L’idée est née il y a quelques mois, dans la caboche d’Audrey Boehly. Un an avant l’« Evénement ». Lequel ? Mais l’Apocalypse, pardi ! Vous ne saviez pas ? Le monde doit disparaître, à en croire quelques sources peu sûres, le 21 décembre 2012. A moins que, ce jour-là, ne s’achève simplement un cycle et que ne s’ouvre un nouveau. Les théories vont bon train. Collision d’une planète avec la Terre, fin du calendrier maya, inversion des pôles magnétiques… Il suffit de se pencher sur la Toile avec une épuisette pour pêcher des raisons au désastre. Les plus crédules rejoignent des stages de survie ou se terrent à Bugarach, petit village de l’Aude que certains disent invulnérable grâce à son pic, sa « montagne sacrée » toute proche. C’est cette disproportion entre peurs ancestrales et réalité brute que la photographe française Audrey Boehly, membre du collectif Trois8, a voulu illustrer.
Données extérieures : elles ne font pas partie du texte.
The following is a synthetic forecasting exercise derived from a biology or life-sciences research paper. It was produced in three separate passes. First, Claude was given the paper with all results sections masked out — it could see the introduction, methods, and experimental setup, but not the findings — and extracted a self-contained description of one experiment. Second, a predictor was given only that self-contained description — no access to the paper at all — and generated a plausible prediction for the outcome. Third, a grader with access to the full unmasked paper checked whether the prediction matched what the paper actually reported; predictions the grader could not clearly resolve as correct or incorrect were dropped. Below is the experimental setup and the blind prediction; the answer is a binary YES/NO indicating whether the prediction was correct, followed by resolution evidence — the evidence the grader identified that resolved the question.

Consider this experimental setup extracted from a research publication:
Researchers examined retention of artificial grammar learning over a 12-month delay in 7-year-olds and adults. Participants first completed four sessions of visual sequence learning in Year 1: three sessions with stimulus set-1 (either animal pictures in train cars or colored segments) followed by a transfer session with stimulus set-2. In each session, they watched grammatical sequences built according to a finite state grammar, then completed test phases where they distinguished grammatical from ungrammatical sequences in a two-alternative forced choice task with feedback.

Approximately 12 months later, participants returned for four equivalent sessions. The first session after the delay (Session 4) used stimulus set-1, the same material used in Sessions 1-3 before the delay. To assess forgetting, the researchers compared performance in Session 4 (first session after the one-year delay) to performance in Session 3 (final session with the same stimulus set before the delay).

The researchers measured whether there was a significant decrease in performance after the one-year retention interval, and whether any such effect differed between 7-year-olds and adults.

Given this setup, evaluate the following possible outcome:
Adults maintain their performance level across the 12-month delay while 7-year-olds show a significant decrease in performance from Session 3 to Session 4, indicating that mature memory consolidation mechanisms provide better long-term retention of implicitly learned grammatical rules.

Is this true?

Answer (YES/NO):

Certes, les craintes scientifiques sont bien réelles et s’incarnent dans de sombres scénarios : changement climatique, catastrophe nucléaire, pénurie d’eau, etc. « Les prophéties apocalyptiques ont de plus en plus tendance à s’appuyer sur les hypothèses des chercheurs qui étudient la fin possible de l’humanité. L’une des motivations de ce travail était de remettre les fantasmes à leur place. Les situations absurdes présentées sur ces images soulignent que nous sommes bien dans le mysticisme et non pas dans une objectivité scientifique », souligne Audrey Boehly.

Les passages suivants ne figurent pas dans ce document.